Di tengah-tengah lamunan Hinata tentang enaknya hidup jadi cewek cantik, mobil Honda HRV merah berhenti di depan halte. Hinata pamitan pada Sakura kemudian berjalan cepat menuju mobil tersebut lalu membuka pintu depan mobil.

"Udah dari tadi?" tanya seorang perempuan yang tidak kalah cantiknya dengan Sakura, rambutnya panjang, blonde gitu, matanya warna aquamarine, modis, kaya raya dan tidak sombong. Buktinya dia mau-mau aja jalan sama Hinata yang notabene-nya adalah #sobatmisqueen.

"Baru aja kok" balas Hinata mengambil handuk kecil yang diberikan teman cantiknya tersebut, Yamanaka Ino.

"Itu Sakura kenapa nggak ikut sekalian, biar aku anterin pulang" celetuk Ino melihat Sakura yang berbincang dengan seorang cowok.

"Nggak, katanya ada janji, bakalan dijemput gitu" jawab Hinata.

"siapa?"

"Nggak tau, cowok baru kali" Hinata mengembalikan handuk kecil tersebut setelah mengeringkan dirinya.

"Eh eh, itu cowok rambut merah boleh juga" kata Ino nyolek-nyolek Hinata sambil memperhatikan cowok yang dimaksud.

"Tadi juga aku perhatiin dia, aku berdiri dekat dia tadi, tinggi banget gilak" tambah Hinata.

"Seriusan kamu berdiri dekat dia? Gimana? Wangi gak?" Hinata dan Ino adalah tipe cewek yang lemah dengan cowok wangi. Banyak amat kelemahannya, butuh dikuatin nih.

"Wangi banget dong, dia itu wanginya kayak cowok yang baru selesai mandi, ada aroma sabun gitu, terus pake colonge, ya bayangkanlah kewangiannya, lemah akutuu..." tambah Hinata.

"Eh eh, mana kaos putihnya kotor lagi, kayaknya kecipratan gitu deh" sambung Hinata.

"Uhhh tayang (baca:sayang), kenapa nggak kamu ajakin balik ke kost-an aja terus cuciin bajunya, dan sekalian mandiin orangnya, hahahahah..."

Inilah jenis perbincangan wanita yang hormonnya sudah mulai matang tapi tidak memiliki pelampiasan. Hati-hati, wahai kalian para wanita jelalatan.

Sore ini Ino dan Hinata sepakat untuk jalan ke mall, sekedar merayakan hari Kamis yang biasa-biasa aja seperti biasanya *loh.
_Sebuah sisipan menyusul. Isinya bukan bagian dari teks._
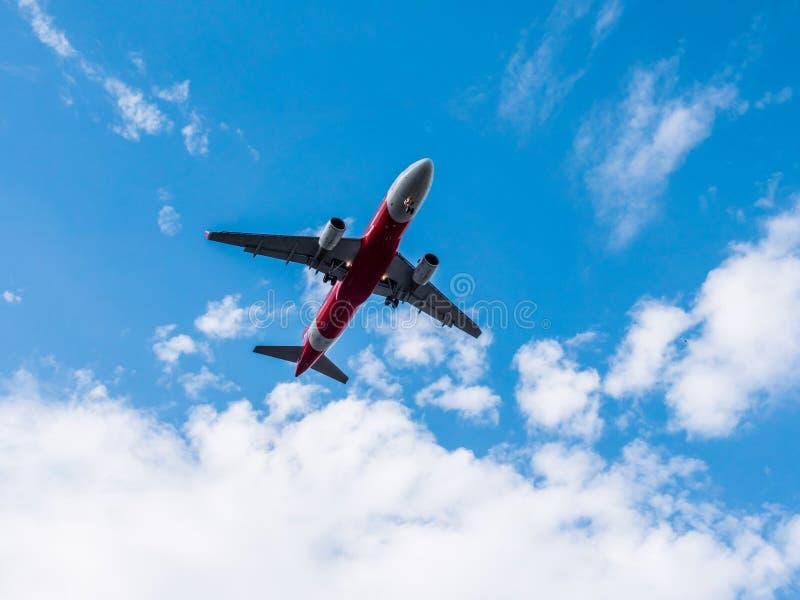 Vliegtuig die op blauwe hemel vliegen stock foto's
Mereka sepakat untuk makan bakso favorit aja, terus beli kunciran rambut, terus pulang deh. Sebenarnya Hinata bisa pergi sendiri, naik angkutan umum, tapi semenjak kejadian handphone-nya hilang di mall, ia jadi takut nge-mall sendiri.

"Terus kamu pake hape apa sekarang?" tanya Ino fokus nyetir.

"Komuniketer" jawab Hinata singkat.

"Hah? Apaan?"

"komuniketer. Komunikasi dan senter" lanjut Hinata. Yah, jadi hapenya Hinata sekarang ya gitu, SMS telpon doang, dan ada senternya juga tapi. Lumayan untuk menerangi kehidupan yang gelap ini.

"Untung aja semua data dan foto-foto udah dipindahin, coba kalo nggak, galau sedunia akhirat gak sih" celetuk Ino,

"Iya sih, tapi kan orang yang nemuin hape aku nggak tau yang punya siapa, soalnya nggak ada apapun di dalam" Sebelum ke mall tempo hari, Hinata meng-upgrage iOS hapenya, sehingga semua foto, kontak dan data dihapus Hinata untuk melancarkan proses peng-upgrage-an tersebut.

"Nemu apanya, hape kamu tuh dicuri, nggak jatoh, nggak ilang. Udah ah, nggak usah ribet, minta dibeliin lagi sana, kamu tuh susah banget dihubungin, yakali beli pulsa buat telpon dan SMS kamu doang" Omel Ino.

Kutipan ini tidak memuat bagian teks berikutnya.